2. 放課後勉強
そして早く迎えた放課後。
お母さんにはメッセージで『ちょっと今日友達と寄り道するから、帰るのは夕方五時くらいになると思う』と送っておいた。
え?何故かって?
それは…。
「沙希、どうする?コンビニでなんか買う?」
「うん、そうだね」
駿夜との受験勉強会。
ホントは約束しなくてもいつも行くからいいんだけど、今日は始業式で早帰り。
せっかくだから、二人でなんか食べてからにしよう、という話になった。
「じゃあ、わ、私はおにぎりでいいよ」
「え?腹減ってねーの?」
「駿夜がおなか減りすぎなの」
ホント、男子ってなんでそんなにお腹が空くの?って疑問に思うくらいだよ。
私は渋い梅干しおにぎりでも買うか、それとももっとシンプルすぎる塩おにぎりにするのか迷った。
「決めた?」
「うん。梅干し」
「分かった」
そう言うと私の手の中にあった梅干しおにぎりを駿夜が取る。
「奢る」
「え、いいよ、申し訳ない」
「いや、この後飲み物奢ってもらうから」
「いつの間に決まってたの……」
「ああ」
「まず、お昼ご飯を駿夜が奢ってくれて、飲み物を私が奢るんだったらそれぞれ買った方が早くない?」
「いーだろ、別に」
「…分かったー…」
そんな会話をして、駿夜はレジへ向かった。
そして、駿夜の申し出で自販機で飲み物を奢り、今は図書館。
数学を教えてくれてたけど、色々教えてくれたおかげで、『これ教えて?』っていうことも無くなってきた時。
チラッと横を見ると、肘をついている駿夜が。
駿夜は、難しい問題を考えるとき、シャーペンをカチカチやるんだけど、今はやってない。
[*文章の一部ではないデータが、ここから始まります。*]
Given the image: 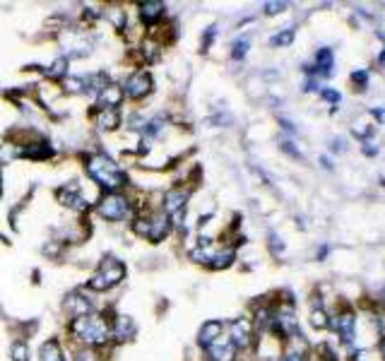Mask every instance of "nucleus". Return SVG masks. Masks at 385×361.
Segmentation results:
<instances>
[{"mask_svg": "<svg viewBox=\"0 0 385 361\" xmlns=\"http://www.w3.org/2000/svg\"><path fill=\"white\" fill-rule=\"evenodd\" d=\"M87 173H90L99 185H104V188L109 190L123 188V185L128 183V176L123 173V169L111 157H107V154H92V157L87 159Z\"/></svg>", "mask_w": 385, "mask_h": 361, "instance_id": "nucleus-1", "label": "nucleus"}, {"mask_svg": "<svg viewBox=\"0 0 385 361\" xmlns=\"http://www.w3.org/2000/svg\"><path fill=\"white\" fill-rule=\"evenodd\" d=\"M70 330L77 340L87 342V345H102L111 335L109 323L104 320V316H97V313H87V316H80V318H72Z\"/></svg>", "mask_w": 385, "mask_h": 361, "instance_id": "nucleus-2", "label": "nucleus"}, {"mask_svg": "<svg viewBox=\"0 0 385 361\" xmlns=\"http://www.w3.org/2000/svg\"><path fill=\"white\" fill-rule=\"evenodd\" d=\"M123 277H126V265L116 258H104L102 265H99V270L90 277V289L107 291L111 287H116V284H121Z\"/></svg>", "mask_w": 385, "mask_h": 361, "instance_id": "nucleus-3", "label": "nucleus"}, {"mask_svg": "<svg viewBox=\"0 0 385 361\" xmlns=\"http://www.w3.org/2000/svg\"><path fill=\"white\" fill-rule=\"evenodd\" d=\"M133 229L140 236H145V239L159 244V241L166 239V234L171 232V220L166 217V212H157V215H152L150 220H138L133 224Z\"/></svg>", "mask_w": 385, "mask_h": 361, "instance_id": "nucleus-4", "label": "nucleus"}, {"mask_svg": "<svg viewBox=\"0 0 385 361\" xmlns=\"http://www.w3.org/2000/svg\"><path fill=\"white\" fill-rule=\"evenodd\" d=\"M99 215L104 217V220L109 222H121L126 220L130 215V205L123 195H118V193H109V195H104L102 200H99Z\"/></svg>", "mask_w": 385, "mask_h": 361, "instance_id": "nucleus-5", "label": "nucleus"}, {"mask_svg": "<svg viewBox=\"0 0 385 361\" xmlns=\"http://www.w3.org/2000/svg\"><path fill=\"white\" fill-rule=\"evenodd\" d=\"M330 328L337 330L345 345H354V340H357V316L352 311H340L337 316H332Z\"/></svg>", "mask_w": 385, "mask_h": 361, "instance_id": "nucleus-6", "label": "nucleus"}, {"mask_svg": "<svg viewBox=\"0 0 385 361\" xmlns=\"http://www.w3.org/2000/svg\"><path fill=\"white\" fill-rule=\"evenodd\" d=\"M164 212L173 224H176V227H183V220H185V193L183 190H169V193H166Z\"/></svg>", "mask_w": 385, "mask_h": 361, "instance_id": "nucleus-7", "label": "nucleus"}, {"mask_svg": "<svg viewBox=\"0 0 385 361\" xmlns=\"http://www.w3.org/2000/svg\"><path fill=\"white\" fill-rule=\"evenodd\" d=\"M152 92V77L147 70H138L133 72L130 77L126 80V92L123 95H128L130 99H142L147 97Z\"/></svg>", "mask_w": 385, "mask_h": 361, "instance_id": "nucleus-8", "label": "nucleus"}, {"mask_svg": "<svg viewBox=\"0 0 385 361\" xmlns=\"http://www.w3.org/2000/svg\"><path fill=\"white\" fill-rule=\"evenodd\" d=\"M251 338H253V328L246 318H236L229 323V340L236 345V350H246L251 345Z\"/></svg>", "mask_w": 385, "mask_h": 361, "instance_id": "nucleus-9", "label": "nucleus"}, {"mask_svg": "<svg viewBox=\"0 0 385 361\" xmlns=\"http://www.w3.org/2000/svg\"><path fill=\"white\" fill-rule=\"evenodd\" d=\"M207 352H210V357H212V361H234L239 350H236V345L227 338V335H219V338L207 347Z\"/></svg>", "mask_w": 385, "mask_h": 361, "instance_id": "nucleus-10", "label": "nucleus"}, {"mask_svg": "<svg viewBox=\"0 0 385 361\" xmlns=\"http://www.w3.org/2000/svg\"><path fill=\"white\" fill-rule=\"evenodd\" d=\"M55 198H58V203H63L65 208H72V210H87V203L82 198V193L75 183L70 185H63V188L55 190Z\"/></svg>", "mask_w": 385, "mask_h": 361, "instance_id": "nucleus-11", "label": "nucleus"}, {"mask_svg": "<svg viewBox=\"0 0 385 361\" xmlns=\"http://www.w3.org/2000/svg\"><path fill=\"white\" fill-rule=\"evenodd\" d=\"M332 63H335V58H332V51L330 48H318V53H315V60L310 65H306L303 70L306 72H318L322 75V77H330L332 75Z\"/></svg>", "mask_w": 385, "mask_h": 361, "instance_id": "nucleus-12", "label": "nucleus"}, {"mask_svg": "<svg viewBox=\"0 0 385 361\" xmlns=\"http://www.w3.org/2000/svg\"><path fill=\"white\" fill-rule=\"evenodd\" d=\"M121 102H123V90L114 82H109L104 90L97 92V104L102 109H116Z\"/></svg>", "mask_w": 385, "mask_h": 361, "instance_id": "nucleus-13", "label": "nucleus"}, {"mask_svg": "<svg viewBox=\"0 0 385 361\" xmlns=\"http://www.w3.org/2000/svg\"><path fill=\"white\" fill-rule=\"evenodd\" d=\"M222 330H224V325H222L219 320H207V323H205V325L200 328V335H197V342H200V347L207 350V347L222 335Z\"/></svg>", "mask_w": 385, "mask_h": 361, "instance_id": "nucleus-14", "label": "nucleus"}, {"mask_svg": "<svg viewBox=\"0 0 385 361\" xmlns=\"http://www.w3.org/2000/svg\"><path fill=\"white\" fill-rule=\"evenodd\" d=\"M94 123L99 130H116L121 126V116H118L116 109H99L94 116Z\"/></svg>", "mask_w": 385, "mask_h": 361, "instance_id": "nucleus-15", "label": "nucleus"}, {"mask_svg": "<svg viewBox=\"0 0 385 361\" xmlns=\"http://www.w3.org/2000/svg\"><path fill=\"white\" fill-rule=\"evenodd\" d=\"M65 311L72 316V318H80V316L92 313V303L87 301V298H82V296L72 294V296H67V301H65Z\"/></svg>", "mask_w": 385, "mask_h": 361, "instance_id": "nucleus-16", "label": "nucleus"}, {"mask_svg": "<svg viewBox=\"0 0 385 361\" xmlns=\"http://www.w3.org/2000/svg\"><path fill=\"white\" fill-rule=\"evenodd\" d=\"M234 248H222V251H215L212 258L207 260V265L212 267V270H224L234 263Z\"/></svg>", "mask_w": 385, "mask_h": 361, "instance_id": "nucleus-17", "label": "nucleus"}, {"mask_svg": "<svg viewBox=\"0 0 385 361\" xmlns=\"http://www.w3.org/2000/svg\"><path fill=\"white\" fill-rule=\"evenodd\" d=\"M374 130H376V126H374V121L371 118H366V116H362V118H357V121L352 123V135H357L359 140H369L371 135H374Z\"/></svg>", "mask_w": 385, "mask_h": 361, "instance_id": "nucleus-18", "label": "nucleus"}, {"mask_svg": "<svg viewBox=\"0 0 385 361\" xmlns=\"http://www.w3.org/2000/svg\"><path fill=\"white\" fill-rule=\"evenodd\" d=\"M140 15L147 24H154L157 20H161V15H164V3H142Z\"/></svg>", "mask_w": 385, "mask_h": 361, "instance_id": "nucleus-19", "label": "nucleus"}, {"mask_svg": "<svg viewBox=\"0 0 385 361\" xmlns=\"http://www.w3.org/2000/svg\"><path fill=\"white\" fill-rule=\"evenodd\" d=\"M111 333H114L118 340H128L130 335L135 333V325L133 320H128V316H121V318H116V328L111 330Z\"/></svg>", "mask_w": 385, "mask_h": 361, "instance_id": "nucleus-20", "label": "nucleus"}, {"mask_svg": "<svg viewBox=\"0 0 385 361\" xmlns=\"http://www.w3.org/2000/svg\"><path fill=\"white\" fill-rule=\"evenodd\" d=\"M41 361H65L63 354H60L58 342H55V340L43 342V347H41Z\"/></svg>", "mask_w": 385, "mask_h": 361, "instance_id": "nucleus-21", "label": "nucleus"}, {"mask_svg": "<svg viewBox=\"0 0 385 361\" xmlns=\"http://www.w3.org/2000/svg\"><path fill=\"white\" fill-rule=\"evenodd\" d=\"M310 325H313L315 330H325L327 325H330V316H327V311L322 306H315L313 311H310Z\"/></svg>", "mask_w": 385, "mask_h": 361, "instance_id": "nucleus-22", "label": "nucleus"}, {"mask_svg": "<svg viewBox=\"0 0 385 361\" xmlns=\"http://www.w3.org/2000/svg\"><path fill=\"white\" fill-rule=\"evenodd\" d=\"M294 41V29H284V32H279V34H275L270 39V43L275 48H282V46H289V43Z\"/></svg>", "mask_w": 385, "mask_h": 361, "instance_id": "nucleus-23", "label": "nucleus"}, {"mask_svg": "<svg viewBox=\"0 0 385 361\" xmlns=\"http://www.w3.org/2000/svg\"><path fill=\"white\" fill-rule=\"evenodd\" d=\"M248 46H251V39L248 36H244V39H239L234 43V51H232V58H236V60H241L244 55L248 53Z\"/></svg>", "mask_w": 385, "mask_h": 361, "instance_id": "nucleus-24", "label": "nucleus"}, {"mask_svg": "<svg viewBox=\"0 0 385 361\" xmlns=\"http://www.w3.org/2000/svg\"><path fill=\"white\" fill-rule=\"evenodd\" d=\"M87 87V80L85 77H70L65 80V92H72V95H80V92H85Z\"/></svg>", "mask_w": 385, "mask_h": 361, "instance_id": "nucleus-25", "label": "nucleus"}, {"mask_svg": "<svg viewBox=\"0 0 385 361\" xmlns=\"http://www.w3.org/2000/svg\"><path fill=\"white\" fill-rule=\"evenodd\" d=\"M349 80H352L354 90H364V87L369 85V72H366V70H354Z\"/></svg>", "mask_w": 385, "mask_h": 361, "instance_id": "nucleus-26", "label": "nucleus"}, {"mask_svg": "<svg viewBox=\"0 0 385 361\" xmlns=\"http://www.w3.org/2000/svg\"><path fill=\"white\" fill-rule=\"evenodd\" d=\"M10 357L15 361H27V345H24V342H15V345L10 347Z\"/></svg>", "mask_w": 385, "mask_h": 361, "instance_id": "nucleus-27", "label": "nucleus"}, {"mask_svg": "<svg viewBox=\"0 0 385 361\" xmlns=\"http://www.w3.org/2000/svg\"><path fill=\"white\" fill-rule=\"evenodd\" d=\"M65 65H67V58H58L48 68V77H65Z\"/></svg>", "mask_w": 385, "mask_h": 361, "instance_id": "nucleus-28", "label": "nucleus"}, {"mask_svg": "<svg viewBox=\"0 0 385 361\" xmlns=\"http://www.w3.org/2000/svg\"><path fill=\"white\" fill-rule=\"evenodd\" d=\"M289 5L287 3H265V15H279V12H284Z\"/></svg>", "mask_w": 385, "mask_h": 361, "instance_id": "nucleus-29", "label": "nucleus"}, {"mask_svg": "<svg viewBox=\"0 0 385 361\" xmlns=\"http://www.w3.org/2000/svg\"><path fill=\"white\" fill-rule=\"evenodd\" d=\"M320 97L325 99V102H330L332 107H337L340 99H342V97H340V92H335V90H322V92H320Z\"/></svg>", "mask_w": 385, "mask_h": 361, "instance_id": "nucleus-30", "label": "nucleus"}, {"mask_svg": "<svg viewBox=\"0 0 385 361\" xmlns=\"http://www.w3.org/2000/svg\"><path fill=\"white\" fill-rule=\"evenodd\" d=\"M282 149H284L287 154H291L294 159H301V152L294 147V142H291V140H282Z\"/></svg>", "mask_w": 385, "mask_h": 361, "instance_id": "nucleus-31", "label": "nucleus"}, {"mask_svg": "<svg viewBox=\"0 0 385 361\" xmlns=\"http://www.w3.org/2000/svg\"><path fill=\"white\" fill-rule=\"evenodd\" d=\"M270 246H272V251H275V255H279L284 251V244L279 241V236H275V234L270 236Z\"/></svg>", "mask_w": 385, "mask_h": 361, "instance_id": "nucleus-32", "label": "nucleus"}, {"mask_svg": "<svg viewBox=\"0 0 385 361\" xmlns=\"http://www.w3.org/2000/svg\"><path fill=\"white\" fill-rule=\"evenodd\" d=\"M320 354H322V359H325V361H337V359H335V352L327 345L320 347Z\"/></svg>", "mask_w": 385, "mask_h": 361, "instance_id": "nucleus-33", "label": "nucleus"}, {"mask_svg": "<svg viewBox=\"0 0 385 361\" xmlns=\"http://www.w3.org/2000/svg\"><path fill=\"white\" fill-rule=\"evenodd\" d=\"M362 152H364V154H369V157H374V154L378 152V147L374 145V142H364V147H362Z\"/></svg>", "mask_w": 385, "mask_h": 361, "instance_id": "nucleus-34", "label": "nucleus"}, {"mask_svg": "<svg viewBox=\"0 0 385 361\" xmlns=\"http://www.w3.org/2000/svg\"><path fill=\"white\" fill-rule=\"evenodd\" d=\"M279 361H306V359H303V354H299V352H289L287 357L279 359Z\"/></svg>", "mask_w": 385, "mask_h": 361, "instance_id": "nucleus-35", "label": "nucleus"}, {"mask_svg": "<svg viewBox=\"0 0 385 361\" xmlns=\"http://www.w3.org/2000/svg\"><path fill=\"white\" fill-rule=\"evenodd\" d=\"M77 361H97V359H94V354H92V352H80Z\"/></svg>", "mask_w": 385, "mask_h": 361, "instance_id": "nucleus-36", "label": "nucleus"}, {"mask_svg": "<svg viewBox=\"0 0 385 361\" xmlns=\"http://www.w3.org/2000/svg\"><path fill=\"white\" fill-rule=\"evenodd\" d=\"M381 359L385 361V340L381 342Z\"/></svg>", "mask_w": 385, "mask_h": 361, "instance_id": "nucleus-37", "label": "nucleus"}, {"mask_svg": "<svg viewBox=\"0 0 385 361\" xmlns=\"http://www.w3.org/2000/svg\"><path fill=\"white\" fill-rule=\"evenodd\" d=\"M378 63H381V65H383V68H385V51H383V53H381V58H378Z\"/></svg>", "mask_w": 385, "mask_h": 361, "instance_id": "nucleus-38", "label": "nucleus"}, {"mask_svg": "<svg viewBox=\"0 0 385 361\" xmlns=\"http://www.w3.org/2000/svg\"><path fill=\"white\" fill-rule=\"evenodd\" d=\"M0 190H3V183H0Z\"/></svg>", "mask_w": 385, "mask_h": 361, "instance_id": "nucleus-39", "label": "nucleus"}]
</instances>
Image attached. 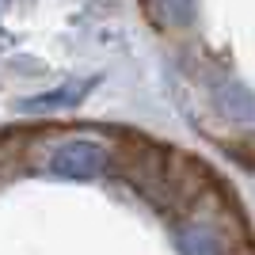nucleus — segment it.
Listing matches in <instances>:
<instances>
[{"instance_id":"obj_1","label":"nucleus","mask_w":255,"mask_h":255,"mask_svg":"<svg viewBox=\"0 0 255 255\" xmlns=\"http://www.w3.org/2000/svg\"><path fill=\"white\" fill-rule=\"evenodd\" d=\"M107 164H111L107 145L80 137V141L57 145V149L50 152V160H46V171H50V175H61V179H96Z\"/></svg>"},{"instance_id":"obj_2","label":"nucleus","mask_w":255,"mask_h":255,"mask_svg":"<svg viewBox=\"0 0 255 255\" xmlns=\"http://www.w3.org/2000/svg\"><path fill=\"white\" fill-rule=\"evenodd\" d=\"M175 244H179L183 255H225L221 236L213 233L210 225H179Z\"/></svg>"},{"instance_id":"obj_3","label":"nucleus","mask_w":255,"mask_h":255,"mask_svg":"<svg viewBox=\"0 0 255 255\" xmlns=\"http://www.w3.org/2000/svg\"><path fill=\"white\" fill-rule=\"evenodd\" d=\"M217 107H221L225 118H236V122H255V92L244 84H221L217 92Z\"/></svg>"},{"instance_id":"obj_4","label":"nucleus","mask_w":255,"mask_h":255,"mask_svg":"<svg viewBox=\"0 0 255 255\" xmlns=\"http://www.w3.org/2000/svg\"><path fill=\"white\" fill-rule=\"evenodd\" d=\"M96 88V80H73V84L57 88V92H46V96L23 99V111H46V107H76L80 99Z\"/></svg>"},{"instance_id":"obj_5","label":"nucleus","mask_w":255,"mask_h":255,"mask_svg":"<svg viewBox=\"0 0 255 255\" xmlns=\"http://www.w3.org/2000/svg\"><path fill=\"white\" fill-rule=\"evenodd\" d=\"M145 8L160 27H187L194 19L198 0H145Z\"/></svg>"},{"instance_id":"obj_6","label":"nucleus","mask_w":255,"mask_h":255,"mask_svg":"<svg viewBox=\"0 0 255 255\" xmlns=\"http://www.w3.org/2000/svg\"><path fill=\"white\" fill-rule=\"evenodd\" d=\"M225 152H229V156H233L240 168L255 171V133H244V137L229 141V145H225Z\"/></svg>"}]
</instances>
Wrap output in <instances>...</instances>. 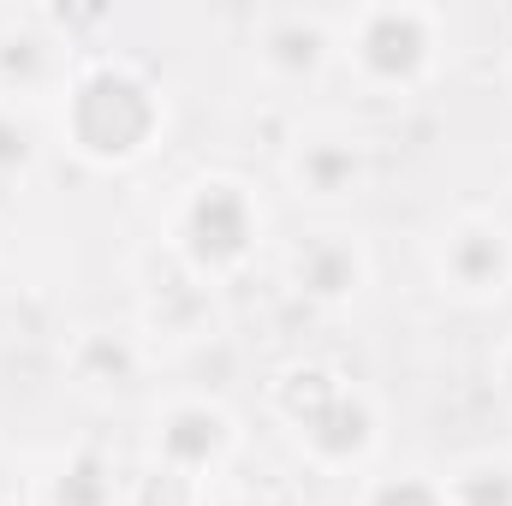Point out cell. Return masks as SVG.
<instances>
[{
  "label": "cell",
  "mask_w": 512,
  "mask_h": 506,
  "mask_svg": "<svg viewBox=\"0 0 512 506\" xmlns=\"http://www.w3.org/2000/svg\"><path fill=\"white\" fill-rule=\"evenodd\" d=\"M72 506H96V471H90V465L78 471V489H72Z\"/></svg>",
  "instance_id": "3957f363"
},
{
  "label": "cell",
  "mask_w": 512,
  "mask_h": 506,
  "mask_svg": "<svg viewBox=\"0 0 512 506\" xmlns=\"http://www.w3.org/2000/svg\"><path fill=\"white\" fill-rule=\"evenodd\" d=\"M209 441H215V423H203V417H185V423H179V435H173V447H179V453H203Z\"/></svg>",
  "instance_id": "6da1fadb"
},
{
  "label": "cell",
  "mask_w": 512,
  "mask_h": 506,
  "mask_svg": "<svg viewBox=\"0 0 512 506\" xmlns=\"http://www.w3.org/2000/svg\"><path fill=\"white\" fill-rule=\"evenodd\" d=\"M382 506H429V495L405 483V489H387V495H382Z\"/></svg>",
  "instance_id": "7a4b0ae2"
}]
</instances>
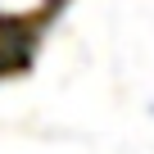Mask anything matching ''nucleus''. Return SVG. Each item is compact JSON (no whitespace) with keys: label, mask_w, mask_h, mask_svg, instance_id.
Instances as JSON below:
<instances>
[{"label":"nucleus","mask_w":154,"mask_h":154,"mask_svg":"<svg viewBox=\"0 0 154 154\" xmlns=\"http://www.w3.org/2000/svg\"><path fill=\"white\" fill-rule=\"evenodd\" d=\"M50 9V0H0V23H32Z\"/></svg>","instance_id":"f257e3e1"},{"label":"nucleus","mask_w":154,"mask_h":154,"mask_svg":"<svg viewBox=\"0 0 154 154\" xmlns=\"http://www.w3.org/2000/svg\"><path fill=\"white\" fill-rule=\"evenodd\" d=\"M149 118H154V104H149Z\"/></svg>","instance_id":"f03ea898"}]
</instances>
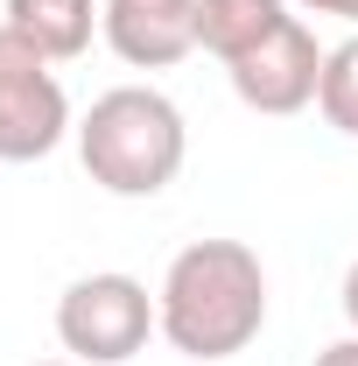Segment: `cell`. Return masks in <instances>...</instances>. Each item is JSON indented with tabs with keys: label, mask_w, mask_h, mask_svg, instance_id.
Listing matches in <instances>:
<instances>
[{
	"label": "cell",
	"mask_w": 358,
	"mask_h": 366,
	"mask_svg": "<svg viewBox=\"0 0 358 366\" xmlns=\"http://www.w3.org/2000/svg\"><path fill=\"white\" fill-rule=\"evenodd\" d=\"M155 317H162V338L183 360H197V366L239 360L267 324L260 254L246 239H190L169 261L162 289H155Z\"/></svg>",
	"instance_id": "obj_1"
},
{
	"label": "cell",
	"mask_w": 358,
	"mask_h": 366,
	"mask_svg": "<svg viewBox=\"0 0 358 366\" xmlns=\"http://www.w3.org/2000/svg\"><path fill=\"white\" fill-rule=\"evenodd\" d=\"M190 127L183 106L155 85H113L78 120V162L106 197H162L183 177Z\"/></svg>",
	"instance_id": "obj_2"
},
{
	"label": "cell",
	"mask_w": 358,
	"mask_h": 366,
	"mask_svg": "<svg viewBox=\"0 0 358 366\" xmlns=\"http://www.w3.org/2000/svg\"><path fill=\"white\" fill-rule=\"evenodd\" d=\"M155 331H162V317H155L148 282H134V274H120V268L78 274L56 296V345L78 366H127Z\"/></svg>",
	"instance_id": "obj_3"
},
{
	"label": "cell",
	"mask_w": 358,
	"mask_h": 366,
	"mask_svg": "<svg viewBox=\"0 0 358 366\" xmlns=\"http://www.w3.org/2000/svg\"><path fill=\"white\" fill-rule=\"evenodd\" d=\"M71 134V99L49 56L0 21V162H43Z\"/></svg>",
	"instance_id": "obj_4"
},
{
	"label": "cell",
	"mask_w": 358,
	"mask_h": 366,
	"mask_svg": "<svg viewBox=\"0 0 358 366\" xmlns=\"http://www.w3.org/2000/svg\"><path fill=\"white\" fill-rule=\"evenodd\" d=\"M225 78H232V92H239V106H253V113H267V120H288V113L316 106V85H323V49H316L310 21H302V14H288L267 43H253L246 56H232V64H225Z\"/></svg>",
	"instance_id": "obj_5"
},
{
	"label": "cell",
	"mask_w": 358,
	"mask_h": 366,
	"mask_svg": "<svg viewBox=\"0 0 358 366\" xmlns=\"http://www.w3.org/2000/svg\"><path fill=\"white\" fill-rule=\"evenodd\" d=\"M98 36L134 71H169L197 49V0H106Z\"/></svg>",
	"instance_id": "obj_6"
},
{
	"label": "cell",
	"mask_w": 358,
	"mask_h": 366,
	"mask_svg": "<svg viewBox=\"0 0 358 366\" xmlns=\"http://www.w3.org/2000/svg\"><path fill=\"white\" fill-rule=\"evenodd\" d=\"M0 14H7L14 36H29V43L43 49L49 64H71V56H85V49H91L106 7H98V0H7Z\"/></svg>",
	"instance_id": "obj_7"
},
{
	"label": "cell",
	"mask_w": 358,
	"mask_h": 366,
	"mask_svg": "<svg viewBox=\"0 0 358 366\" xmlns=\"http://www.w3.org/2000/svg\"><path fill=\"white\" fill-rule=\"evenodd\" d=\"M288 21V0H197V49H211L218 64L246 56Z\"/></svg>",
	"instance_id": "obj_8"
},
{
	"label": "cell",
	"mask_w": 358,
	"mask_h": 366,
	"mask_svg": "<svg viewBox=\"0 0 358 366\" xmlns=\"http://www.w3.org/2000/svg\"><path fill=\"white\" fill-rule=\"evenodd\" d=\"M316 113L358 141V29L337 49H323V85H316Z\"/></svg>",
	"instance_id": "obj_9"
},
{
	"label": "cell",
	"mask_w": 358,
	"mask_h": 366,
	"mask_svg": "<svg viewBox=\"0 0 358 366\" xmlns=\"http://www.w3.org/2000/svg\"><path fill=\"white\" fill-rule=\"evenodd\" d=\"M316 366H358V331H352V338H337V345H323Z\"/></svg>",
	"instance_id": "obj_10"
},
{
	"label": "cell",
	"mask_w": 358,
	"mask_h": 366,
	"mask_svg": "<svg viewBox=\"0 0 358 366\" xmlns=\"http://www.w3.org/2000/svg\"><path fill=\"white\" fill-rule=\"evenodd\" d=\"M295 7H310V14H337V21H352V29H358V0H295Z\"/></svg>",
	"instance_id": "obj_11"
},
{
	"label": "cell",
	"mask_w": 358,
	"mask_h": 366,
	"mask_svg": "<svg viewBox=\"0 0 358 366\" xmlns=\"http://www.w3.org/2000/svg\"><path fill=\"white\" fill-rule=\"evenodd\" d=\"M337 303H344V324L358 331V261L344 268V289H337Z\"/></svg>",
	"instance_id": "obj_12"
},
{
	"label": "cell",
	"mask_w": 358,
	"mask_h": 366,
	"mask_svg": "<svg viewBox=\"0 0 358 366\" xmlns=\"http://www.w3.org/2000/svg\"><path fill=\"white\" fill-rule=\"evenodd\" d=\"M43 366H78V360H43Z\"/></svg>",
	"instance_id": "obj_13"
}]
</instances>
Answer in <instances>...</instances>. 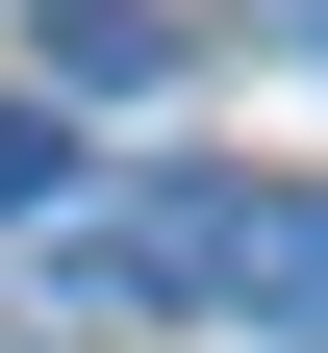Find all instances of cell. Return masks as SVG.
I'll return each mask as SVG.
<instances>
[{
    "label": "cell",
    "mask_w": 328,
    "mask_h": 353,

かつ、何も文字を書いていない。
どうしたんだろう。
すると、駿夜の首が少し垂れた。
「あ…」
それのおかげで分かったけど、駿夜は舟をこぎ始めていた。
コクリコクリとしていたところだったらしい。
やがて、こっちを向いて眠ってしまった。
…ちょっと寒いかな。
私は薄い上着を駿夜の背中にかける。
駿夜の幼気な寝顔を見つめているうちに、私は薄々自分の気持ちに気付いた…。
「…やっぱり、好きになっちゃうもんなんだなぁ」
小さく呟いたその声は、騒めく図書館にかき消された――――。